▶ Goal
Extend the forum thread on overusing the reflexive in spoken Spanish, picking up after its final post.

▶ Excerpt to read
# Overuse of the reflexive



## Perico Nuevo

As a fairly recent student of Spanish (I have been working on it for the last odd year), I find myself fairly competent with reading, writing, and listening. However, when speaking the language, I encounter many problems, one of which being the tendency to overuse the reflexive (Me jugaba... te quieres, etc.) Does anyone on this forum have advice for overcoming this or any issues that come with speaking a language?
I realize that practice makes perfect, but where I live there are very few Spanish speakers. 
Gracias de antemano!


----------



## Basenjigirl

First you need to figure out why you are doing this because your examples are not word-for-word translations from English. Usually when someone makes a frequent error when speaking a second language it is because they are carrying over a standard pattern from their native language. For example, many English speakers say "la gente son" instead of "la gente es" because in English we say "People are" whereas in Spanish it is "People is." 

 Are you teaching yourself Spanish (via books and tapes) or do you have an instructor who is stressing the use of reflexive verbs? It could be that you learned one grammar point (me lavo la cara, me despierto, etc.) and you have unwittingly trained your mind to think that all Spanish verbs need to be reflexive.


----------



## lazarus1907

Are you sure that all those cases you're talking about are real abuses of the reflexive pronoun? Can you give us a few examples to comment on?

(Stored records)
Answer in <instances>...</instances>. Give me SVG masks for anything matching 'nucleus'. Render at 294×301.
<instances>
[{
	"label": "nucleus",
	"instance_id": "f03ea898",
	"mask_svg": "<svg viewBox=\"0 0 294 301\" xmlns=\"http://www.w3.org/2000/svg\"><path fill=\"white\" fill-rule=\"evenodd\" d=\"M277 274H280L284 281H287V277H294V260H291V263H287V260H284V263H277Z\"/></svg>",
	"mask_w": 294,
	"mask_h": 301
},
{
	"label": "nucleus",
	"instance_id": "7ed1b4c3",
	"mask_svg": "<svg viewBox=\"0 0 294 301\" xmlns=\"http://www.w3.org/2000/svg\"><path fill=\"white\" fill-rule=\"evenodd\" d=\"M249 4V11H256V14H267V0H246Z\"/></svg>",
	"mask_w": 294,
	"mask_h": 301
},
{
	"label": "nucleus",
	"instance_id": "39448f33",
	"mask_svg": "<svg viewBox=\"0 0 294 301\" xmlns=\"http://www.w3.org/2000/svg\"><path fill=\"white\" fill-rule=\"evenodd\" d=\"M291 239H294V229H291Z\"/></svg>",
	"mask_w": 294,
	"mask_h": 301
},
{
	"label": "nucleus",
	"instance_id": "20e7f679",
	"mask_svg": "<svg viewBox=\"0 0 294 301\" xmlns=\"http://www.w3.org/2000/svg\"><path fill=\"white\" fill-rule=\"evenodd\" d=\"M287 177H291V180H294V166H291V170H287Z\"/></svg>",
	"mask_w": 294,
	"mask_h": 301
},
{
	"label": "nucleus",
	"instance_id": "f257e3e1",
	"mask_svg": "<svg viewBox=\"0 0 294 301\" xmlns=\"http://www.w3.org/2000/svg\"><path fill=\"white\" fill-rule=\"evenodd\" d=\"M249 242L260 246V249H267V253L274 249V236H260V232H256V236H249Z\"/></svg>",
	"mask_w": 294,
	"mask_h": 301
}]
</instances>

▶ Reply to the task
----------



## stooge1970

The reflexive confuses me too because very often native speakers use it to give emphasis to what they say even if the verb is not necessarily reflexive. For example, "Me he comido 3 bocadillos" is perfectly normal to emphasize that eating 3 sandwiches is a lot, even though "comer" is not generally a reflexive verb. But I know I've tried to use it for emphasis in certain situations and been told that I'm wrong.

Generally speaking though, the reflexive is equivalent to the english "-self" such as "myself", "yourself", "itself". But often we don't use the "-self" ending where spanish uses "se". For example: "El vaso se rompió" =  The glass broke (itself). The "se" is imperative even though in English we will generally say "the glass broke", because it's really breaking itself.

I hope this helps a bit...


----------



## Perico Nuevo

It's actually stupid stuff ("me jugaba con mis amigos", "¿qué te quieres?" etc..) I'm taking Spanish in school and apparently it's a common problem in my class. I can't really explain why I would have a tendency to do this, but I'm fairly sure its mainly a lack of practice. I guess I just find it puzzling that one can be fairly competent in writing the language and yet have such a difficult time speaking it.
I guess this is where a term-abroad would come in handy


----------



## Dudu678

Yes, I think it's lack of practice. That's totally uncommon. I'll say more, it's incorrect. 

But hey, keep working.


----------



## muycuriosa

Might it be because you 'miss' the subject and replace it by a reflexive pronoun?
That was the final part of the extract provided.